Bitcoin remains in a corrective structure despite stabilizing after defending the $60,000 demand zone. BTC trades below the 100- and 200-day moving averages and beneath a long-term descending trendline, keeping the daily outlook cautious. Short-term strength has produced a recovery into the mid-$60,000s and a 4-hour rising channel, but BTC rejected near $72K–$75K and faces major overhead resistance at $76K–$80K. On-chain NUPL has dropped to ~0.20, indicating a loss of euphoric speculative profits and a healthier sentiment backdrop for base building. Traders should watch a reclaim of $76K–$80K and breaks above the daily moving averages for a confirmed bullish reversal; failure to hold the channel or $64K–$65K support risks a retest of the $60,000 region. Key keywords: Bitcoin, BTC price, moving averages, descending trendline, NUPL, $76K resistance, $60K support.
Neutral
The article presents a cautious, mixed outlook rather than a clear bullish or bearish signal. Positive signs: BTC defended the $60K demand zone, formed a short-term rising channel, and on-chain NUPL has declined to ~0.20, suggesting reduced speculative excess and a healthier environment for base-building.

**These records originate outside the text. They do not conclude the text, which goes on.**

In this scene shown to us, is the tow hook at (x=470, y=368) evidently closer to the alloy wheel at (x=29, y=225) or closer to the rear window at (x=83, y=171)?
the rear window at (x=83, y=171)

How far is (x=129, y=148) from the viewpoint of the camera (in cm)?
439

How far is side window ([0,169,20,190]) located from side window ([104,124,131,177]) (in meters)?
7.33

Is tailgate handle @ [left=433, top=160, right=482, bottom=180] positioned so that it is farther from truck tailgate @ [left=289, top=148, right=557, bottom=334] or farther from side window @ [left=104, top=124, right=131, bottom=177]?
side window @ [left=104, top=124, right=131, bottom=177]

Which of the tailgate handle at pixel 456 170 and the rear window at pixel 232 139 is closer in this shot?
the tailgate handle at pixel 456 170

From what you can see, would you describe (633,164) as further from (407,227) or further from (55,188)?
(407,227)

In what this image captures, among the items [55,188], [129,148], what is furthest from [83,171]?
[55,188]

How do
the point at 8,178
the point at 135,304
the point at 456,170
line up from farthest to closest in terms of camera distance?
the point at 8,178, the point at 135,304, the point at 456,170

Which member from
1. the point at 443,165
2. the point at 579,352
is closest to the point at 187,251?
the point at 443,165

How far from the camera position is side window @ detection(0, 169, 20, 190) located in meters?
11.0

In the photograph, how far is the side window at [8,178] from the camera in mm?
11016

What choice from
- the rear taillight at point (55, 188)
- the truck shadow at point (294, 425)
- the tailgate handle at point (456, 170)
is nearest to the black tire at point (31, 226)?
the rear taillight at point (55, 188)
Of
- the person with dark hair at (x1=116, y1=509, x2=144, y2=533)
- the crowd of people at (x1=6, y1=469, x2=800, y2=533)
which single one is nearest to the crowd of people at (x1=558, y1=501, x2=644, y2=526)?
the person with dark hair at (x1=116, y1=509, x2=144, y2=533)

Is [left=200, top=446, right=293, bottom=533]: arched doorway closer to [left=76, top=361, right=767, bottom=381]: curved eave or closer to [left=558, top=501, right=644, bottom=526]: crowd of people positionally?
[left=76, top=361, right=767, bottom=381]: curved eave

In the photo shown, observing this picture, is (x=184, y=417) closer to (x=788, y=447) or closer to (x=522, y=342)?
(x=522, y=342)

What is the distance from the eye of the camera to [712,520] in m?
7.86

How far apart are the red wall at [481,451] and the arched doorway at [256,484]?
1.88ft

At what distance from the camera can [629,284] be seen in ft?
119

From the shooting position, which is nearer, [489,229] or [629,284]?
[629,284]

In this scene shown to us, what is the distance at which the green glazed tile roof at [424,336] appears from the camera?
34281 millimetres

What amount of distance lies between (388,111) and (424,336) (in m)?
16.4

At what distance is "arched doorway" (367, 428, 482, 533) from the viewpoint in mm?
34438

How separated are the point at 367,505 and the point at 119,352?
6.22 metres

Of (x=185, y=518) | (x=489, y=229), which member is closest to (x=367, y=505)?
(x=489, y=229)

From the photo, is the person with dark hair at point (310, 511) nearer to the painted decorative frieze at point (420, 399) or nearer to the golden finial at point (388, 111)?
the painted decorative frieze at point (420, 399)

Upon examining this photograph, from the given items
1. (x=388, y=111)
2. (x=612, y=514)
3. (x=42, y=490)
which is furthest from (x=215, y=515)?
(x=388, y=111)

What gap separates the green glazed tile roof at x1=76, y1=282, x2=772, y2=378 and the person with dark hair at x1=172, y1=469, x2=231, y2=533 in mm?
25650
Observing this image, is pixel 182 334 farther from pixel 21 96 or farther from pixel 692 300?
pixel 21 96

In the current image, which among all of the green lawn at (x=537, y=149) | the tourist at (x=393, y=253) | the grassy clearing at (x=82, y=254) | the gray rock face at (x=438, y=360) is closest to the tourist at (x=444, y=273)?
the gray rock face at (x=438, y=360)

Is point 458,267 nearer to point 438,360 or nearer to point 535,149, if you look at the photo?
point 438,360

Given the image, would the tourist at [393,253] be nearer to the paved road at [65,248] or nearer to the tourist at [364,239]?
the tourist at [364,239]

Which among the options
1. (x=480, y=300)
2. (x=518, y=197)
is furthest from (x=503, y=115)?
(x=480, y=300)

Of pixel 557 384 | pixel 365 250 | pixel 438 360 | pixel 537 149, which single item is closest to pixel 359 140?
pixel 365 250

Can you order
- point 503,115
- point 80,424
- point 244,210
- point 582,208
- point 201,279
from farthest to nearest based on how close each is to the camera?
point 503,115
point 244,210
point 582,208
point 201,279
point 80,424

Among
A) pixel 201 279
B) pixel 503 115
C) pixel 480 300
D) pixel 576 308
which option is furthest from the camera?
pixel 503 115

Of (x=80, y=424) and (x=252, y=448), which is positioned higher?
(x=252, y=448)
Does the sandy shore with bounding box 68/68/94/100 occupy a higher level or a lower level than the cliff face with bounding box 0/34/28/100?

Negative signs: price remains below the 100- and 200-day moving averages and under a long-term descending trendline; recent rejection near $72K–$75K and major resistance at $76K–$80K mean buyers have not proven control. For traders, the immediate actionable triggers are clear: a sustained reclaim and close above $76K–$80K and the daily moving averages would be a bullish confirmation and likely invite larger size entries; failure to hold mid-channel or $64K–$65K would increase probability of a retest of $60K, implying downside risk and stop-loss discipline. Historically, similar patterns (price stabilizing after flushes with on-chain profit resets) often lead to prolonged base-building before a sustainable uptrend — hence neutral near-term bias that could tilt bullish if price confirms key levels. Position sizing, defined stops beneath $64K–$60K, and waiting for clear daily closes above the resistance zone are the prudent trader responses.